Arnold, however, hopes that strong runs like that will be coming his way again before long. He ran go-karts in the WKA before running Grand Stocks and collected some 60 wins, as well as three track championships at King George Raceway and two Virginia state championships.

He says that racing Grand Stocks is a lot different than go-karts. Grand Stocks not only require more money and work but more adjustments to the race car. The week before the last race, for example, Arnold stayed up to one or two in the morning a number of nights working on the car. Then, he got up at 6 a.m. Saturday before the race and worked on it till noon until he had to drive to the track.

He and his brother Ray (he also has two other brothers that help with the car) then made more adjustments on the car at the speedway, replacing a bent push rod. Arnold says he’s grateful to Dickie Boswell for loaning him the part.

”He gives me lots of help,” Arnold said. ”Without those guys and my sponsors, we couldn’t have made the race this weekend.”

Arnold used to watch Boswell race at Beltsville Speedway back in the early ’70s while he sold French fries in the stands.

”He’s helped so much,” Arnold said. ”It’s just tremendous to have a friend like that.”

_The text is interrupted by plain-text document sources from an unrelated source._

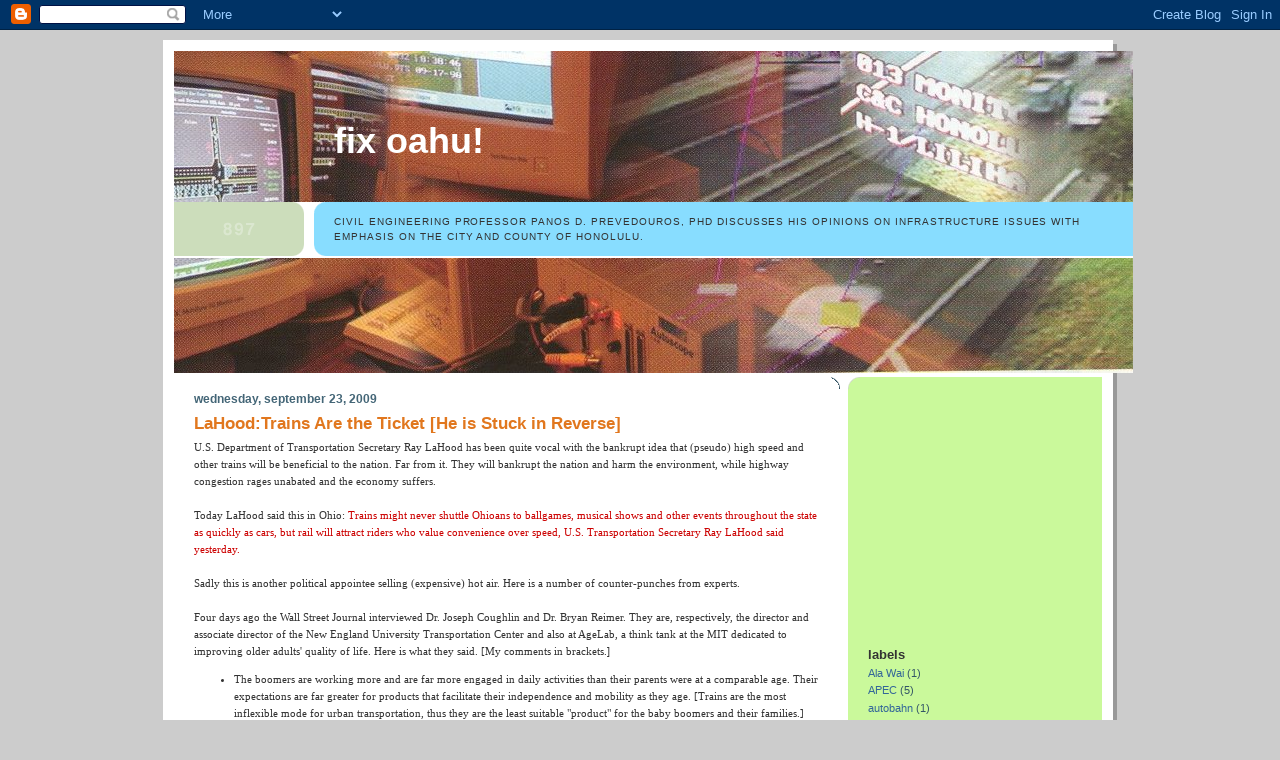

--- FILE ---
content_type: text/html; charset=utf-8
request_url: https://www.google.com/recaptcha/api2/aframe
body_size: 247
content:
<!DOCTYPE HTML><html><head><meta http-equiv="content-type" content="text/html; charset=UTF-8"></head><body><script nonce="cVtxcS3JmBrfeX4Tc-hPuw">/** Anti-fraud and anti-abuse applications only. See google.com/recaptcha */ try{var clients={'sodar':'https://pagead2.googlesyndication.com/pagead/sodar?'};window.addEventListener("message",function(a){try{if(a.source===window.parent){var b=JSON.parse(a.data);var c=clients[b['id']];if(c){var d=document.createElement('img');d.src=c+b['params']+'&rc='+(localStorage.getItem("rc::a")?sessionStorage.getItem("rc::b"):"");window.document.body.appendChild(d);sessionStorage.setItem("rc::e",parseInt(sessionStorage.getItem("rc::e")||0)+1);localStorage.setItem("rc::h",'1768995612352');}}}catch(b){}});window.parent.postMessage("_grecaptcha_ready", "*");}catch(b){}</script></body></html>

Arnold, who is originally from Tennessee and sports the colors of the University of Tennessee on his racecar, grew up a race fan and says he rarely watches other sports, although he played football and baseball in his early years.

Arnold learned a lot about racing in go-karts. And one thing was to drive respectfully.

”You don’t want to bump anybody in go-karts,” he said. ”You do a little rubbing but the actual bumping, you don’t do.”

Arnold raced up and down the East Coast in karts. At tracks like Orange County in North Carolina, he drove at speeds up to 90 mph.

”You’re on the edge the whole time,” he said.

One of his more exciting races in karts was running his first time on dirt at Daytona in 1997. ?Out of 154 drivers, he qualified 34th. ”It was a real good experience,” he said.

Arnold likes racing because of the challenge of getting the car right and competing with other drivers. He also likes meeting new people and making new friends, as well as the camaraderie at the track.

”It keeps me busy on the weekends and gives me something to keep the frustrations out,” he said.

Right now, Arnold figures that he’ll be patient and work his way up the ladder in the division as he becomes more experienced. He plans to pick up another sponsor and stabilize his racing situation so that he can compete even better next year.

”Racing is really an enjoyment to me and my brother,” he says. ”It really is.”